On 18/09/2013 8:06 AM, Tim Abraldes wrote:
This is a re-post from firefox-dev [3], in case anyone in
dev-platform is aware of historical context. Please follow-up here
in dev.platform (I think it's easier for users/mail-clients to jump
into a newsgroup discussion than a mailing list discussion)
There are a few factors worth considering here. Firstly, app-modal
dialogs are (IMO) far more hostile to the user than tab-modal ones -
app-modal dialogs prevent the user interacting with the browser, while
tab-modal ones still allow the user to close the offending tab.
I believe that "back in the day", alert/confirm/prompt were all
app-modal, but now they are tab-modal. Thus, the considerations for
these calls aren't what they used to be - alert/confirm/prompt can't
prevent the browser from being interacted with.
That said though, there *are* other app-modal dialogs which still exist.
window.showModalDialog() (which IIUC, is already disabled in b2g and
Fennec) and window.print().
The test page at [1] illustrates the current behavior of the "Prevent
this page from creating additional dialogs" checkbox. Here also is a
brief description:
Note that this demo page really isn't that user-hostile - the alert is
shown only for the tab and the tab can be closed.
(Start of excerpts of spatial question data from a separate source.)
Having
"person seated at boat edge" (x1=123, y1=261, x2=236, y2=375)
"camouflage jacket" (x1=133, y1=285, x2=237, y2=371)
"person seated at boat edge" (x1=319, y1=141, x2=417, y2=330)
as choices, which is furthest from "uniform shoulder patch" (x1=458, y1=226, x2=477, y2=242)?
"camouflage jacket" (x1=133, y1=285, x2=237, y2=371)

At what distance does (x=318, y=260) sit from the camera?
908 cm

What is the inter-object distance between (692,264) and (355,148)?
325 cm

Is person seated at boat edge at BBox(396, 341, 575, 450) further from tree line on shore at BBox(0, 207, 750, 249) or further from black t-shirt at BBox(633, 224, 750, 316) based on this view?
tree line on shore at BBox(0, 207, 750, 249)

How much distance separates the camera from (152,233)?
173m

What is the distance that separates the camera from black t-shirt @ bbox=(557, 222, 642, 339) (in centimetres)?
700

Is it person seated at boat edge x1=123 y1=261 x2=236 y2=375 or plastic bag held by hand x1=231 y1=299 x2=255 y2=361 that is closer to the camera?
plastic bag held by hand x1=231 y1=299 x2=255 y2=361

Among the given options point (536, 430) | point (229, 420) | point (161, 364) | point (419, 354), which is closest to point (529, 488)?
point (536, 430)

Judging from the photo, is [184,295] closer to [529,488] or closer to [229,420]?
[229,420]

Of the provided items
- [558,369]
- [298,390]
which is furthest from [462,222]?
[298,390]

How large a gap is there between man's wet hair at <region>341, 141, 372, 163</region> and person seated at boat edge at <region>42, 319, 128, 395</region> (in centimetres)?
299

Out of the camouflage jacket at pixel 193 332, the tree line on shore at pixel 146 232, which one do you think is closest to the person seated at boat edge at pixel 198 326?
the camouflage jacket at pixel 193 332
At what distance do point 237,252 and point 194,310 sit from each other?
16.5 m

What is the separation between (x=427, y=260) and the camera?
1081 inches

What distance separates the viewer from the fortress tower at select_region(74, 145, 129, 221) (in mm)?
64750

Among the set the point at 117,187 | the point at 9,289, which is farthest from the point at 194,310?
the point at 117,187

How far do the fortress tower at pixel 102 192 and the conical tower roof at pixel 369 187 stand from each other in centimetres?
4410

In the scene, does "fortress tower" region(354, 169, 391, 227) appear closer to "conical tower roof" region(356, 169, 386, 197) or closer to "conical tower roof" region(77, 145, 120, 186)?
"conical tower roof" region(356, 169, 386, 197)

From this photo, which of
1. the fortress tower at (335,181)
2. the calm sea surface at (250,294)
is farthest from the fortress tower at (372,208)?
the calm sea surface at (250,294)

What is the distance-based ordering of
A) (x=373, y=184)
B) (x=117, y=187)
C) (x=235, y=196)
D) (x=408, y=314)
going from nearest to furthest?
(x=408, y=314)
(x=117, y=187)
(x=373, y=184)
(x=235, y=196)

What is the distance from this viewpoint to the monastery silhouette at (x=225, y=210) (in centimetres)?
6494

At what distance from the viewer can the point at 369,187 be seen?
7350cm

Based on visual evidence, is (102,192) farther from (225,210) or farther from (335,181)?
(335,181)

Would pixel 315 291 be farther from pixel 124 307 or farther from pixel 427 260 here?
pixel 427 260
If you switch away
from the tab there's no evidence of it abusing prompts.
However, if you modify that demo to do window.print() instead of alert,
it suddenly becomes *far* more hostile - the browser can't be interacted
with while the dialog is open, and the dialog continues to open even
when the tab is in the background. IMO, this distinction is important.
As a user, I expect that a checkbox labeled "Prevent this page from
creating additional dialogs" will prevent the page from creating ANY
additional dialogs,
While this makes sense to me at face value, I fear the subtleties of the
above might confuse the user. If a page displays a few alerts and the
user selects "Prevent this page from creating additional dialogs", are
they really going to expect attempts to print the page to silently fail?
Similarly, if a dumb site required showModalDialog() to work correctly,
selecting that option on an alert() would break the site.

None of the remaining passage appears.